┌────────

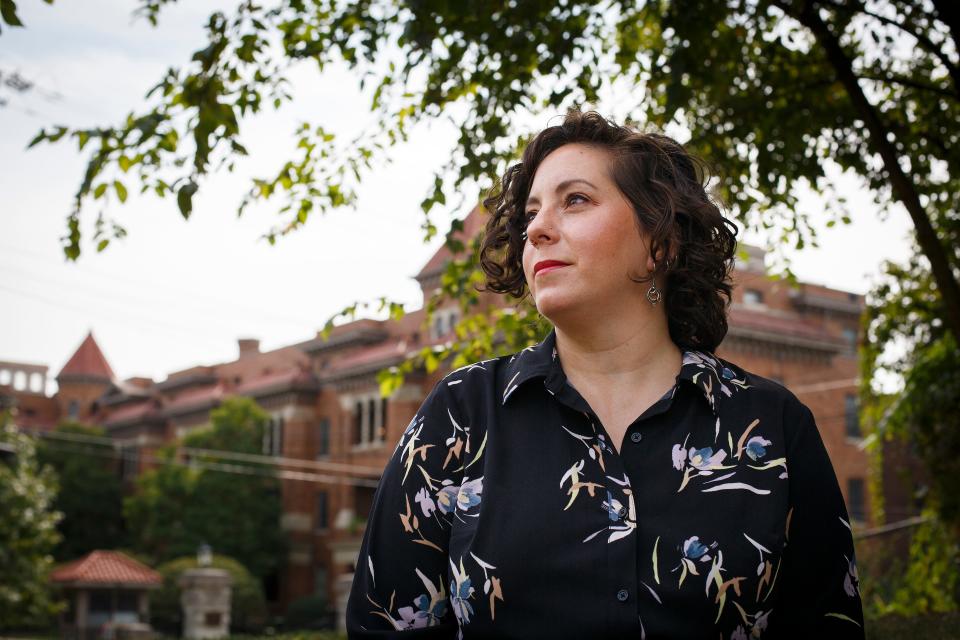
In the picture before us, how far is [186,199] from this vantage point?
602cm

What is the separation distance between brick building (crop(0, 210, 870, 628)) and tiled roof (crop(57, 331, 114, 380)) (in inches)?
753

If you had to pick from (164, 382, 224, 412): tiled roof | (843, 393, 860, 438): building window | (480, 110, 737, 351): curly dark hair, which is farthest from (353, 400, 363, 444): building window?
(480, 110, 737, 351): curly dark hair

└────────

◆ **What the task asks**:
Revise the entries above by changing every occurrence of "tiled roof" to "slate roof" and keeping all other text the same. Omit the pictures from your answer.

◆ **Answer for the task**:
In the picture before us, how far is [186,199] from this vantage point?
602cm

What is the separation distance between brick building (crop(0, 210, 870, 628)) and slate roof (crop(57, 331, 114, 380)) (in inches)?
753

If you had to pick from (164, 382, 224, 412): slate roof | (843, 393, 860, 438): building window | (480, 110, 737, 351): curly dark hair, which is farthest from (353, 400, 363, 444): building window?
(480, 110, 737, 351): curly dark hair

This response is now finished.